Hacia el fondo de la Librería apenas asomaban unas tazas de té usadas y algún abrigo olvidado. Estábamos solos y me percaté que poco podía hacer para levantar ese viernes de frío y lluvia que de a poco se nos metía en los huesos. Supe que la llamada de su madre llegaría de un momento a otro y sin muchas ganas me puse a ojear un ejemplar de la revista Sur, una de las pocas cosas valiosas allí.
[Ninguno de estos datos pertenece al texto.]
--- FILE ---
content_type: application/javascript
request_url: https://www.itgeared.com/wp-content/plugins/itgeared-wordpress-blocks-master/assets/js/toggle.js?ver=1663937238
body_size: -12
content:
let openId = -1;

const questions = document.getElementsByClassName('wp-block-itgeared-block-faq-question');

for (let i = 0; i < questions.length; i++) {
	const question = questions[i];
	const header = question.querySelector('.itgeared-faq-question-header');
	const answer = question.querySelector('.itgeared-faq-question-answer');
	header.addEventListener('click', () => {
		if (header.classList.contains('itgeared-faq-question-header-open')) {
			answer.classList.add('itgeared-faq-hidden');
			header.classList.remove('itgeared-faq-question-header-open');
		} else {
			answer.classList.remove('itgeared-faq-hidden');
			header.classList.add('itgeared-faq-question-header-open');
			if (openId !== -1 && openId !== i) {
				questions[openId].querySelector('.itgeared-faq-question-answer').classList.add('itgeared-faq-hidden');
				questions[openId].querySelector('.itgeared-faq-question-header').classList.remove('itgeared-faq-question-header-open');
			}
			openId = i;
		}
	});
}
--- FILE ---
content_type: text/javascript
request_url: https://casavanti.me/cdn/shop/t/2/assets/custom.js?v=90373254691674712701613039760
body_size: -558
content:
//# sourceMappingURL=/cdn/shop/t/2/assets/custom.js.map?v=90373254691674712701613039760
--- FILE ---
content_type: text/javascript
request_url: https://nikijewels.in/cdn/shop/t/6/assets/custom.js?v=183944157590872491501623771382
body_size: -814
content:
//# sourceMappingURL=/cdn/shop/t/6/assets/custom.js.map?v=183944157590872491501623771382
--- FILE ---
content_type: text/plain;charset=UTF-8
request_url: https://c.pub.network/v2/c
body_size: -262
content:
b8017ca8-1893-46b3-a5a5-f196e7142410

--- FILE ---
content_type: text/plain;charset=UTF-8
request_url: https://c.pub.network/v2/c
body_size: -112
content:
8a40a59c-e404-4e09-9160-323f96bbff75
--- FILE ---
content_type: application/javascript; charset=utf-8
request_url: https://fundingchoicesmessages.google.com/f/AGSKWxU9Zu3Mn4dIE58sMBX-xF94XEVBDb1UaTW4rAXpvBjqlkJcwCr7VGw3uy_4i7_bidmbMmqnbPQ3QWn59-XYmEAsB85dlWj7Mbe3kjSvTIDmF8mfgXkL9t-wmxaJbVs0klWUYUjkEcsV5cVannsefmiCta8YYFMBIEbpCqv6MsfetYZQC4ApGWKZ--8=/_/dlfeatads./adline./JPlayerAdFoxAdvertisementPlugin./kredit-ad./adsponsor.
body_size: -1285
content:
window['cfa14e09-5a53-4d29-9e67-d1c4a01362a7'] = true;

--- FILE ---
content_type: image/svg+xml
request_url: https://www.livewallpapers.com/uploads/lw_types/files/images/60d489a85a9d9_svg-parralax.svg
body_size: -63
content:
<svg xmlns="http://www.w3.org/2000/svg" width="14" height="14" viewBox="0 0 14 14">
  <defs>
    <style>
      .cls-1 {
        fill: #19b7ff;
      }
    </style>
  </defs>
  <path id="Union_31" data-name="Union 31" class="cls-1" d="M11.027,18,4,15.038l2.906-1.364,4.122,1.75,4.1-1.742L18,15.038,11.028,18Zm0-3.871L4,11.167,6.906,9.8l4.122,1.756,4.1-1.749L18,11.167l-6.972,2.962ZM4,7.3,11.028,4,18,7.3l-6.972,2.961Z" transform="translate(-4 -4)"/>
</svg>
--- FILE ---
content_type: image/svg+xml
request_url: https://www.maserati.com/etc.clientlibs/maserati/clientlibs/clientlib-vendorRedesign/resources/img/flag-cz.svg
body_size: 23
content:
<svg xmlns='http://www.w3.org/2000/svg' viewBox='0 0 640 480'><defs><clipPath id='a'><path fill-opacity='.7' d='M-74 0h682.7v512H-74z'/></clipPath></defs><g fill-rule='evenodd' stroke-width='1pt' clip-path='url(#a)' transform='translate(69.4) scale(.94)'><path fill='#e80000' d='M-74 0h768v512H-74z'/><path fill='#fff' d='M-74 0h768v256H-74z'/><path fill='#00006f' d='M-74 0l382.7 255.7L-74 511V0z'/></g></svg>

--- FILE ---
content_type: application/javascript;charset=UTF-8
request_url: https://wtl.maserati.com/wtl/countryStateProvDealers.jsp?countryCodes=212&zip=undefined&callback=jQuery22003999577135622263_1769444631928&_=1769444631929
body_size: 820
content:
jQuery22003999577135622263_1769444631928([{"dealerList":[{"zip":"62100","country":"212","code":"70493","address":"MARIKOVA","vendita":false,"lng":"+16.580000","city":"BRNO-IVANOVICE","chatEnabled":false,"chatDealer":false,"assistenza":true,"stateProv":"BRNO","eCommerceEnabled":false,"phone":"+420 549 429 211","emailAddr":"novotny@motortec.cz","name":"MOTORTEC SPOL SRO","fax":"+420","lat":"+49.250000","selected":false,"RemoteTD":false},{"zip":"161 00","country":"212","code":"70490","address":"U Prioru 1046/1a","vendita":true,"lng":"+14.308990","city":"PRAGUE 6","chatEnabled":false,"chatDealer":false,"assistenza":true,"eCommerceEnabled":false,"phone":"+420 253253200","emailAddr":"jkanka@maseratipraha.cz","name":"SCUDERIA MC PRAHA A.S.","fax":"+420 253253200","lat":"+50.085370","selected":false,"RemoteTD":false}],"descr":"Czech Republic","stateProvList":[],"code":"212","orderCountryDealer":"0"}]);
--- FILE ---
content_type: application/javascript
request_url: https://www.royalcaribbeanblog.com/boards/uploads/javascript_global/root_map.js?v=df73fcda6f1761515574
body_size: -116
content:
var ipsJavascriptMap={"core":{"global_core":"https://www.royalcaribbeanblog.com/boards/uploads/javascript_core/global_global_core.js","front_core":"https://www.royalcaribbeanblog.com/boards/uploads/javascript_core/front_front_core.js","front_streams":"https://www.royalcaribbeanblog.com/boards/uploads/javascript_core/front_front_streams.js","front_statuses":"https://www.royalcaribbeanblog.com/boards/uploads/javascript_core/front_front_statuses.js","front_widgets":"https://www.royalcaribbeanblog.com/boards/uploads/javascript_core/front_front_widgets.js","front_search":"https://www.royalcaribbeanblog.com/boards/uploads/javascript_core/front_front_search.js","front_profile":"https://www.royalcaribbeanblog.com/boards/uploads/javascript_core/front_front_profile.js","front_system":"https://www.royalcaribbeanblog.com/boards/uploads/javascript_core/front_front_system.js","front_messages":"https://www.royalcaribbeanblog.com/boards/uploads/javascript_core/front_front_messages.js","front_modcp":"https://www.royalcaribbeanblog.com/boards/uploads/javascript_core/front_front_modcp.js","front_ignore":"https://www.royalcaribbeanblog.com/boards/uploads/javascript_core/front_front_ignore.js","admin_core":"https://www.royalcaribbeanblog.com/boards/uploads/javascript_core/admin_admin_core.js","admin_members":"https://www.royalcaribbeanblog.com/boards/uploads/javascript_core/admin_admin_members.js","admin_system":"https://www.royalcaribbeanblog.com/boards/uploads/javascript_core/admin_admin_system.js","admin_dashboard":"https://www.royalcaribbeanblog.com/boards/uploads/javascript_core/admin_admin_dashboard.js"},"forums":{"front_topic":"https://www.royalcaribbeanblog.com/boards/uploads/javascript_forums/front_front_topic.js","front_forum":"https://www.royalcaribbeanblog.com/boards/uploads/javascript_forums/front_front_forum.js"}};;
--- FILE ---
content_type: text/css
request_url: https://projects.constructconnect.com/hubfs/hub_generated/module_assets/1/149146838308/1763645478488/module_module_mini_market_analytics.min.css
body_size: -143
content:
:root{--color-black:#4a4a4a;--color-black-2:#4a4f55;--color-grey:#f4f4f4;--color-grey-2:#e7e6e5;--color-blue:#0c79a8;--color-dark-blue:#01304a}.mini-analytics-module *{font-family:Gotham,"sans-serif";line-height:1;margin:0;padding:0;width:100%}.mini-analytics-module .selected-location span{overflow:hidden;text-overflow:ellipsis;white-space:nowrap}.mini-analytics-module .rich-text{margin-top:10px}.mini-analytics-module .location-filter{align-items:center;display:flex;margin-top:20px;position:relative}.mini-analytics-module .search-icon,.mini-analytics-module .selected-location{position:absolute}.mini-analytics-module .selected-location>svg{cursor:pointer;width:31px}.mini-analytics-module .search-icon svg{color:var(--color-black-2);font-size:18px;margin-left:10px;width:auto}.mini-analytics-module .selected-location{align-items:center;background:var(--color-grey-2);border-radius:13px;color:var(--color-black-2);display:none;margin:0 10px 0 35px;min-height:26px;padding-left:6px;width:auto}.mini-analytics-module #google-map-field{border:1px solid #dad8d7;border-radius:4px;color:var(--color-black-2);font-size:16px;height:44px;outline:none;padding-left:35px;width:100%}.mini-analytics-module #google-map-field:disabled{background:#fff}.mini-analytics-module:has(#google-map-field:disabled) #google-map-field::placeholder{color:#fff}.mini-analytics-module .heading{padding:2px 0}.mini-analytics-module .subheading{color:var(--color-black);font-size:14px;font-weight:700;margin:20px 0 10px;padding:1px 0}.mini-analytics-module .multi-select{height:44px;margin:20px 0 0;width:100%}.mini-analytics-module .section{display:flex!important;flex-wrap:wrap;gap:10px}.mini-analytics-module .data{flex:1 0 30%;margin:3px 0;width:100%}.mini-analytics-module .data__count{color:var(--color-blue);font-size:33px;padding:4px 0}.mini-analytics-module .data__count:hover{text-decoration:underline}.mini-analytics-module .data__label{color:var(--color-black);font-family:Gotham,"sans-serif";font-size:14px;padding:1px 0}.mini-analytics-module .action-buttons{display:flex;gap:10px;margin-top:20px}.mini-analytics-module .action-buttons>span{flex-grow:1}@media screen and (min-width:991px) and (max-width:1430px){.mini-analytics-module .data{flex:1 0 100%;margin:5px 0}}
Doña Elsa no se asomaba -como solía hacerlo de a ratos-, y me extrañó el silencio que llegaba desde su oficina. La llamé tímidamente a riesgo de que se enojara más de lo habitual, pero nada. Me quejé por tener que levantarme del sillón y toqué el vidrio de su puerta con suavidad.
- Doña Elsa, nos vamos...
El silencio seguía y el miedo pudo más que mi curiosidad. Con paciencia fui apagando una a una las luces y le hice una seña a Carolina para que nos fuéramos sin hacer ruido. La lluvia camufló algún descuido y por fin estábamos afuera.
En ese momento tuve que tomar la decisión de callar lo que venía planeando confesarle a Carolina. Ella hacía todo lo posible por dejarme hablar, pero me costaba balbucear las primeras palabras y así hicimos varias cuadras húmedas e incómodas.
Por fin tomé fuerzas y le expliqué que quizás la señora Elsa no existía exactamente. Me miró y sé que por su mente pasaron muchas escenas en las que si bien todo parecía indicar que Elsa estaba a unos pocos metros, Carolina nunca la había visto con sus propios ojos.
Me tomó de la mano y de algún modo me perdonó.
Probablemente mañana cerremos la puerta de Doña Elsa para siempre, aún a riesgo de algunos agónicos reclamos que puedan venir del otro lado.